Records from a data source
Start of Block
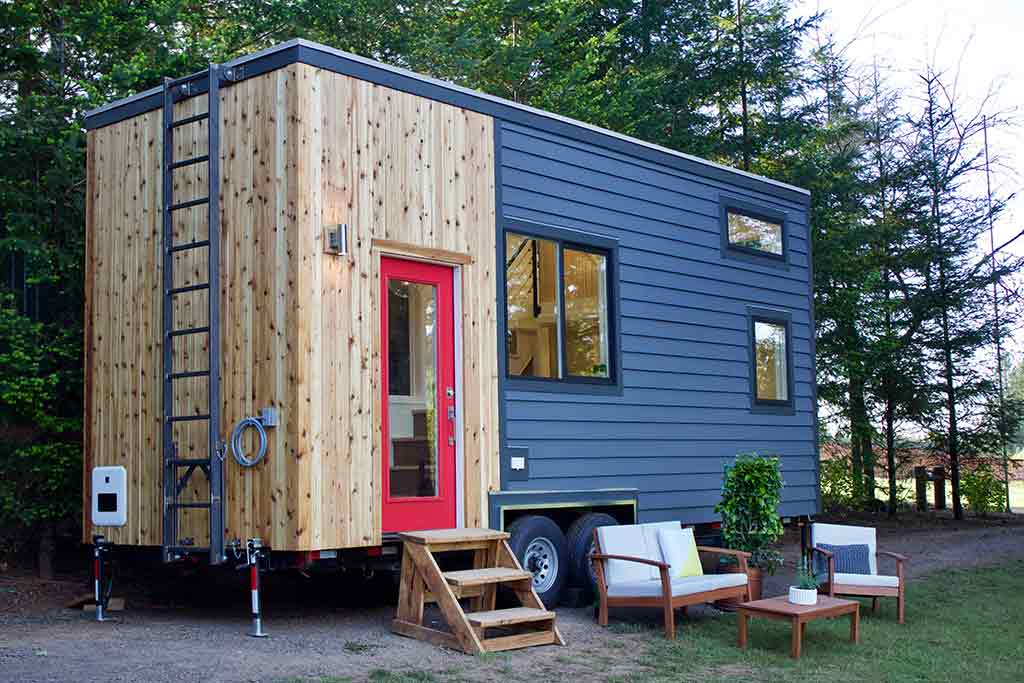 Tiny house town tiny home and garden Home builders com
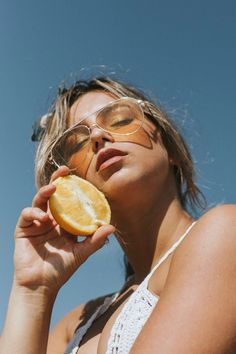 Ideas fashion magazine pictures models for 2019 Fruit Photography, Vintage Photography, Editorial Photography, Amazing Photography, Photography Tips, Fashion Photography, People Photography, Landscape Photography, Photography Magazine
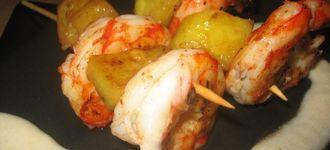 Brochetas de langostinos y piña en salsa de coco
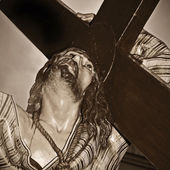 Jesus Christ carrying the holy cross — Stock Photo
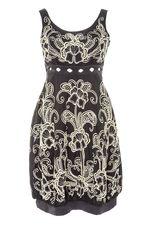 Платье JULIA PANDAVA из тонкого , ровного коттона с вышивкой ручной работы.Изготовлено оно в Индонезии для продаж в Европе.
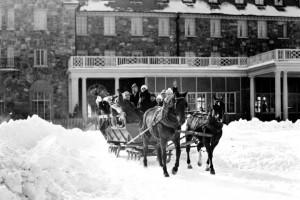 Historic photo of resort and horse wagon at Skytop Lodge.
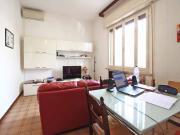APPARTAMENTO A SENIGALLIA: Borgo Catena, ingresso indipendente in bifamiliare mq. 120 (cucinotto, tinello, 3 camere, 2 bagni) + mq. 64 garage/taverna e mq. 300 corte esclusiva con pozzo - possibilità Ecobonus 110%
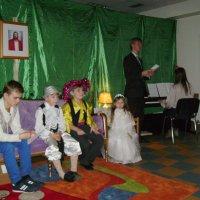 Рождественский  вечер  в   мормонском   приходе   Ивано - Франковска :: Андрей  Васильевич Коляскин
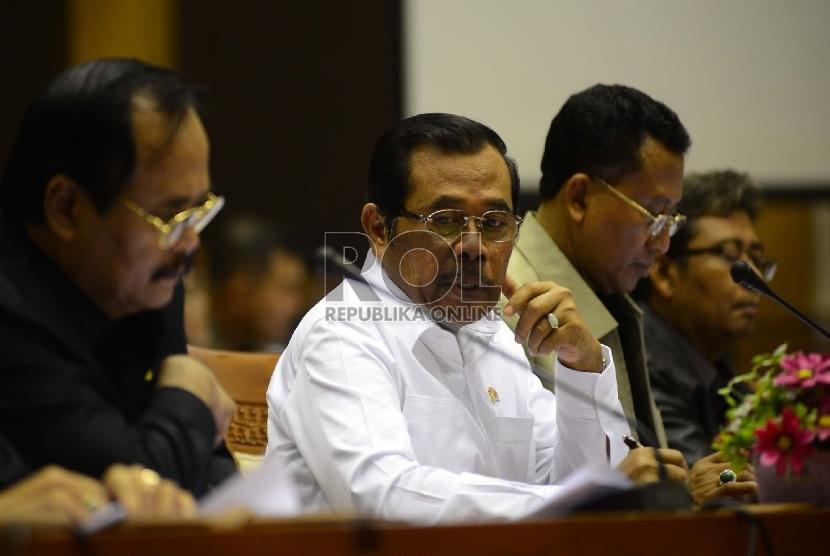 Jaksa Agung Prasetyo (tengah) menghadiri rapat dengar pendapat dengan komisi III DPR di Ruang rapat Komisi III, Kompelek Parlemen, Jakarta, Selasa (30/6). (Republika/Raisan Al Farisi)
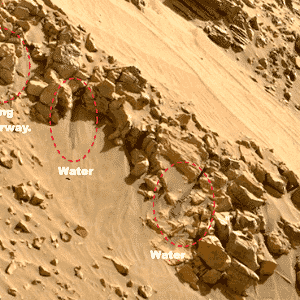 """O site """"Ufo Sightings Daily"""" disse ter encontrado evidências de água corrente em outra imagem do robô Curiosity em Marte. Além disso, os ufólogos identificaram o que seriam possíveis construções antigas - Nasa/Ufo Sightings Daily"""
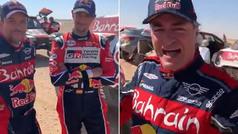La divertida felicitación de Alonso: ¡la cara de Carlos Sainz lo dice todo!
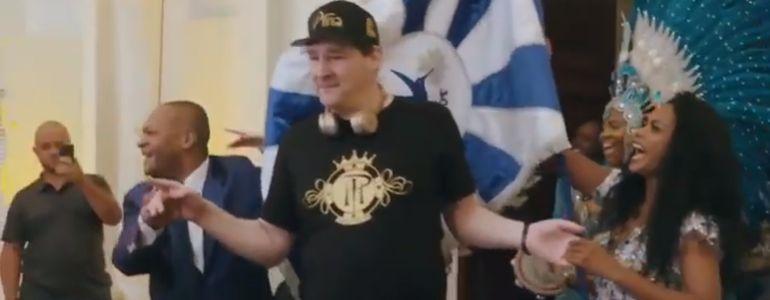 Phil Hellmuth Samba's Into partypoker's Rio Rap Party!
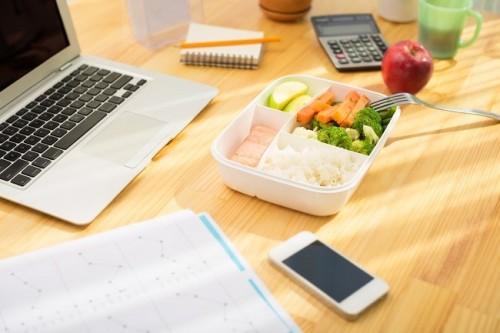 cover Solusi Makan Sehat Di Tempat Kerja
End of Block
_Task objective_:
Output the data exactly as it is, with the pictures dropped.

_Exercise output_:
 Tiny house town tiny home and garden Home builders com
 Ideas fashion magazine pictures models for 2019 Fruit Photography, Vintage Photography, Editorial Photography, Amazing Photography, Photography Tips, Fashion Photography, People Photography, Landscape Photography, Photography Magazine
 Brochetas de langostinos y piña en salsa de coco
 Jesus Christ carrying the holy cross — Stock Photo
 Платье JULIA PANDAVA из тонкого , ровного коттона с вышивкой ручной работы.Изготовлено оно в Индонезии для продаж в Европе.
 Historic photo of resort and horse wagon at Skytop Lodge.
APPARTAMENTO A SENIGALLIA: Borgo Catena, ingresso indipendente in bifamiliare mq. 120 (cucinotto, tinello, 3 camere, 2 bagni) + mq. 64 garage/taverna e mq. 300 corte esclusiva con pozzo - possibilità Ecobonus 110%
 Рождественский  вечер  в   мормонском   приходе   Ивано - Франковска :: Андрей  Васильевич Коляскин
 Jaksa Agung Prasetyo (tengah) menghadiri rapat dengar pendapat dengan komisi III DPR di Ruang rapat Komisi III, Kompelek Parlemen, Jakarta, Selasa (30/6). (Republika/Raisan Al Farisi)
 """O site """"Ufo Sightings Daily"""" disse ter encontrado evidências de água corrente em outra imagem do robô Curiosity em Marte. Além disso, os ufólogos identificaram o que seriam possíveis construções antigas - Nasa/Ufo Sightings Daily"""
La divertida felicitación de Alonso: ¡la cara de Carlos Sainz lo dice todo!
 Phil Hellmuth Samba's Into partypoker's Rio Rap Party!
 cover Solusi Makan Sehat Di Tempat Kerja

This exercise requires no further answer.